Installing the Package in LogScale

Find the repository where you want to send the AWS VPC Flow events, or Creating a Repository or View.

  1. Navigate to your repository in the LogScale interface, click Settings and then Packages on the left.

  2. Click Marketplace and install the LogScale package for AWS VPC Flow (i.e. aws/vpcflow).

Configurations and Sending the Logs to LogScale

  1. This package relies on ingesting Amazon VPC Flow Logs in default format. When configuring collection of logs in the default format, this package expects the log's @rawstring to be set to a values as follows:

    2 051856882135 eni-00770bc8b36e4698a 172.24.54.150 172.24.24.102 9094 46990 6 770 470591 1611840313 1611840325 ACCEPT OK
    2 051856882135 eni-00770bc8b36e4698a 172.24.24.102 172.24.54.150 46990 9094 6 622 62217 1611840313 1611840325 ACCEPT OK
    2 051856882135 eni-00770bc8b36e4698a 172.24.54.150 172.24.24.102 9094 48864 6 20 9750 1611840313 1611840325 ACCEPT OK

    If your data collection wraps the message with additional information, or the format for the VPC Flow Logs is not the default, you can adapt the parser to match your data format, spefifcailly if you have configured non-default fields for the defaut format you will need to adapt the parser.

  2. Once this configuration is completed, your logs will be automatically transferred from the AWS cloud repository to your pre-defined AWS S3 bucket.

  3. Then you need to configure LogScale to collect data from AWS S3 buckets using the vpcflow_default. See the documentation for cloud: Ingest Data from AWS S3 and self-hosted Ingest Data from AWS S3 deployments to send logs directly from S3 bucket into LogScale repository.

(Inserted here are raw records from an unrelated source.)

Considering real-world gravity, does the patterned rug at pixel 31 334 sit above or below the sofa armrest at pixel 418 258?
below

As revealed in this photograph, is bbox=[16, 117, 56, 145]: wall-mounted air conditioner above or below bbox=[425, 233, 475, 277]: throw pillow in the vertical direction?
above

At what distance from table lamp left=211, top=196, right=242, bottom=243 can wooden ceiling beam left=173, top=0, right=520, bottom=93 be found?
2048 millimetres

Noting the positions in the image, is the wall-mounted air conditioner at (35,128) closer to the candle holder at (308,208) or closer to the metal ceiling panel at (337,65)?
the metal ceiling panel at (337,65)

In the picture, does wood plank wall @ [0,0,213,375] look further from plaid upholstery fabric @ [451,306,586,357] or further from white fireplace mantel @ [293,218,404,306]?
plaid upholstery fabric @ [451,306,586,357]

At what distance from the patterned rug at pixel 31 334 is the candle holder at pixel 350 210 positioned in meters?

Verify Data is Arriving in LogScale

Once you have completed the above steps the AWS VPC Flow data should be arriving in your LogScale repository.

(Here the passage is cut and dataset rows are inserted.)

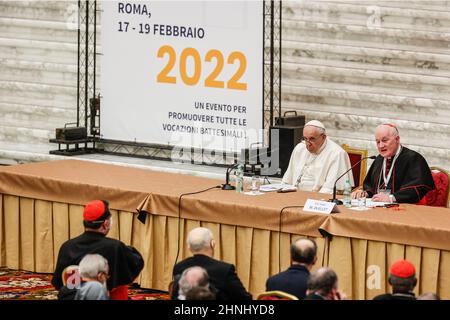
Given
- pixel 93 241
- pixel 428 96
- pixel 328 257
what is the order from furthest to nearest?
pixel 428 96
pixel 328 257
pixel 93 241

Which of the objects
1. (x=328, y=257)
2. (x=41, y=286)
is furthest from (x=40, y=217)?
(x=328, y=257)

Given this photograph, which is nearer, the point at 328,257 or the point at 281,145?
the point at 328,257

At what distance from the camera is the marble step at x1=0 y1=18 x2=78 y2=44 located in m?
15.5

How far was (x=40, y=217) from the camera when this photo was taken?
1096 cm

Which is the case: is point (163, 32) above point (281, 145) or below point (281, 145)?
above

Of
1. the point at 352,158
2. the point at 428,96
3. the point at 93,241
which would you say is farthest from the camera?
the point at 428,96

You can verify this by doing a simple search for to see the events:

logscale
#Vendor = "aws"
|#event.module="cloud-vpc"

Package Contents Explained

This package parses incoming data, and normalizing the data as part of that parsing. The parser normalizes the data to CrowdStrike Parsing Standard (CPS) 1.0 schema based on OpenTelemetry standards, while still preserving the original data.

If you want to search using the original field names and values, you can access those in the fields whose names are prefixed with the word Vendor. Fields which are not prefixed with Vendor are standard fields which are either based on the schema (e.g. source.ip) or on LogScale conventions (e.g. @rawstring).

The fields which the parser currently maps the data to, are chosen based on what seems the most relevant, and will potentially be expanded in the future. But the parser won't necessarily normalize every field that has potential to be normalized.

Event Categorisation

As part of the schema, events are categorized by fields:

  • event.kind

  • event.category

  • event.type

  • #event.outcome

(#event.outcome is a tag, hence the "#")

event.kind and #event.outcome can be searched using Field Filters, but event.category and event.type are arrays, so need to be searched using the following syntax:

logscale
array:contains("event.category[]", value="network")

This will find events where some event.category[n] field contains the value network, regardless of what n is.

Note that not all events will be categorized to this level of detail.

For example, the following will find events where some event.type[n] field contains the value network, regardless of what n is.

Note that not all events will be categorized to this level of detail.

Normalized Fields

Here are some of the normalized fields which are being set by this parser:

  • source.* (e.g. source.ip, source.port, source.address )

  • observer.* (e.g. observer.ingress.interface.id )

  • ecs.* (e.g. ecs.version )

  • server.* (e.g. server.ingress.interface.id )

  • error.* (e.g. error.field )

  • network.* (e.g. network.bytes,network.type,network.packets, network.iana )

  • event.* (e.g. event.type, event.start, event.category,event.action,event.module,event.kind,event.end)

  • destination.* (e.g. destination.port,destination.ip,destination.address )

Next Steps and Use Cases

You can get actionable insights from your AWS Web Application Framework by searching for suspicious activity in LogScale using the search UI, dashboards or alerts.